The AF processing unit 105 high-passes high-frequency components (predetermined frequency components) in one or more AF frames of the video signal generated by the image processing unit 108, that is, generated from the output signal of the image sensor 106. Extraction is performed using a filter (HPF: hereinafter simply referred to as a filter). Then, arithmetic processing such as cumulative addition of high-frequency components extracted in each AF frame is performed, and AF evaluation is a high-frequency signal (TES) corresponding to the contour of the subject included in the image in each AF frame. Generate a value signal. An AF evaluation value (also referred to as a contrast evaluation value or a focus evaluation value) that is a value of an AF evaluation value signal (TES value) indicates a contrast state of an image, in other words, a focus state of a photographing optical system. As described above, the AF processing unit 105 extracts a predetermined high-frequency component from the video signal generated using the image sensor 106 in the process of performing the AF process, and generates an evaluation value from the high-frequency component. Function as.
<AF processing>
Next, an AF process (focus control method) for performing focus control in the imaging apparatus of the present embodiment will be described using the flowchart of FIG. The AF processing is performed by the CPU 109 and the AF processing unit 105 (hereinafter collectively referred to as the CPU 109) according to the computer program.

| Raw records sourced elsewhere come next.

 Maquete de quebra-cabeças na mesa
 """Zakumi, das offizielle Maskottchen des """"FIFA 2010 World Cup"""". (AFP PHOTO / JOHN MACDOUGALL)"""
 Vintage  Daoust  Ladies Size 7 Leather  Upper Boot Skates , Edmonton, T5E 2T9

  In step S201, the CPU 109 sets an AF frame according to the shooting mode designated by the user through the operation of the shooting mode switch 110. For example, when the face detection mode is set to ON and a face is detected by the face detection module 113, AF frames 301 to 307 are set around the face and body as shown in FIG. If no face is detected, a plurality of AF frames 308 to 316 are set as shown in FIG. If the face detection mode is set to OFF, one AF frame 317 is set at the center of the screen as shown in FIG.

  Next, in step S202 (evaluation value generation step), the CPU 109 performs an AF scan in each AF frame set in step S201. In AF scan, the focus lens 104 is moved by a predetermined amount in a scan range from a scan start position (for example, infinity end) to a scan end position (for example, closest end), and AF evaluation is performed each time the predetermined amount is moved. This is an operation of acquiring and storing a value. Thereby, a plurality of AF evaluation values are acquired (stored) within the scan range.

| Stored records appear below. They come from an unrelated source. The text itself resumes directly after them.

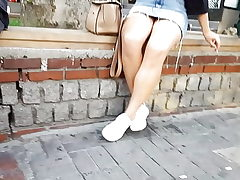 super-sexy legs chick in short denims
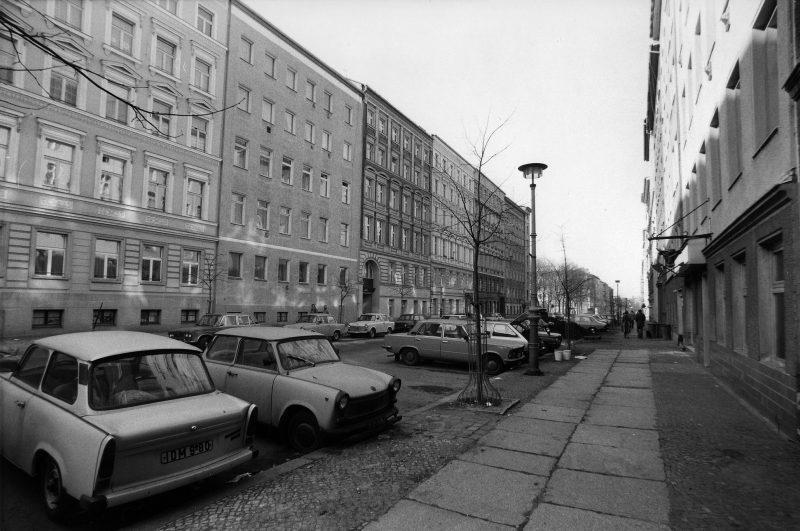 Wohnhäuser in der Fürstenberger Straße am Arkonaplatz, 1987.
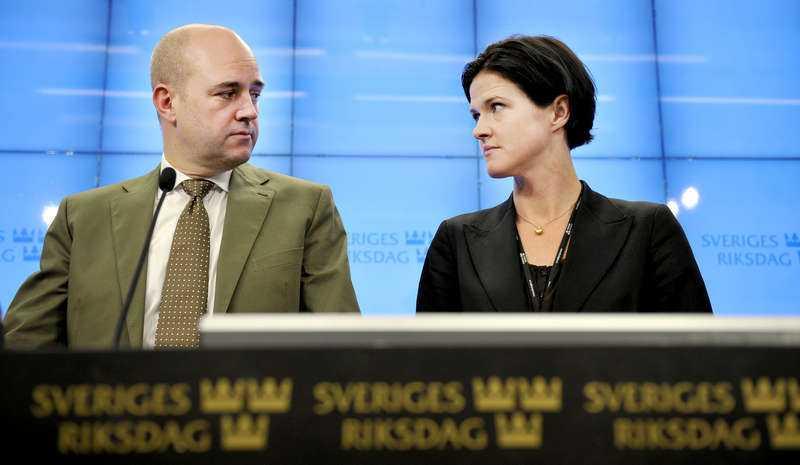 Kinberg Batra presenterades som Moderaternas gruppledare i oktober 2010. Samma månad tillträdde hon även som ordförande för finansutskottet, vilket gav henne samma två tjänster som Reinfeldt hade innan han blev partiledare.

  Next, in step S203, the CPU 109 performs first low contrast determination (first determination processing) and second low contrast determination (second determination processing). Then, a filter (HPF) used by the AF processing unit 105 is set (selected) for each AF frame in accordance with the determination result. Detailed processing in step S203 will be described later with reference to FIGS. Further, the processing from step S203 to step S211 described later corresponds to a control step.

  Next, in step S204, the CPU 109 obtains the peak position of the AF evaluation value by calculation using the filter set in step S203. The peak position is the position of the focus lens 104 at which the maximum AF evaluation value is obtained among a plurality of AF evaluation values acquired (stored) within the scan range by AF scanning.

  Next, in step S205, the CPU 109 performs third low contrast determination (third determination processing). Then, in-focus determination (determination of whether or not a good in-focus state is obtained) is performed at the peak position obtained in each AF frame according to the result of the third low contrast determination. Detailed processing in step S205 will be described later with reference to FIG.

  Next, in step S206, the CPU 109 selects (determines) the AF frame that has been determined to obtain a good in-focus state in step S205 as the in-focus frame.

  In step S207, the CPU 109 determines whether or not the focusing frame can be selected in step S206. If the focusing frame can be selected, the process proceeds to step S208. If the focusing frame cannot be selected, step S210 is performed. Proceed to each.

  In step S208, the CPU 109 moves the focus lens 104 to the peak position (focus position) where the AF evaluation value is maximum in the focus frame selected in step S206. Then, the process proceeds to step S209.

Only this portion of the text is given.